Sambutan yang begitu meriah dapat disaksikan langsung jutaan rakyat Indonesia ketika menyaksikan melalui siaran langsung dari berbagai televise swasta nasional maupun internasional. Ribuan rakyat dari Presiden RI Susilo Bambang Yudhoyon hingga rakyat kecil, tumpah ruah mengantar Gus Dur ke tempat peristirahatan terakhir di kawasan pondok pesantren Tebuireng Jombang. Seiring dengan itu, buku-buku Gus Dur pun laris di sejumlah tokoh buku pasca Gus Dur wafat.
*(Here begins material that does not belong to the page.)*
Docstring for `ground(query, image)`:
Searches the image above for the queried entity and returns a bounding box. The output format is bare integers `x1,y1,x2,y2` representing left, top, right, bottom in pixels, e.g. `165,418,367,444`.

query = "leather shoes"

Selain kehadiran buku Gus Dur di arena pameran Muktamar, juga sejumlah CD baik yang berisikan ceramah maupun alunan musik gambus dan shalawat Gus Dur. Beberapa spanduk pun di arena Muktamar terlihat memajang foto Gus Dur.
Yang tidak kalah pentingnya adalah, kandidat yang bertarung dalam pemilihan Ketua Umum PBNU 2010-2015 mendatang adalah mereka yang bersentuhan langsung dengan (pemikiran) Gus Dur. Mereka memiliki hubungan yang pernah berproses dengan Gus Dur. Bahkan tidak jarang pula mereka ber (di)bentur(k)an dengan Gus Dur . Sehingga dengan benturan tersebut sang tokoh dengan sendirinya menjadi tokoh pula. Dari nama-nama yang muncul sebagai kandidat Said Aqil Siraj, Salahuddin Wahid, Ahmad Bagja, Masdar F. Mas’udi dan Slamet Effendy Yusuf, tidak diragukan lagi sosok Gus Dur banyak sedikitnya akan mempengaruhinya.
Dengan demikian, walaupun secara fisik (jasad) Gus Dur tidak hadir ditengah muktamirin, namun “roh” Gus Dur sepertinya masih ikut hadiri di Muktamirin. Lewat buku, Gus Dur akan selalu hidup sepanjang bangsa ini masih menghargai jasa-jasa para tokoh terdahulunya. Selamat bermuktamar.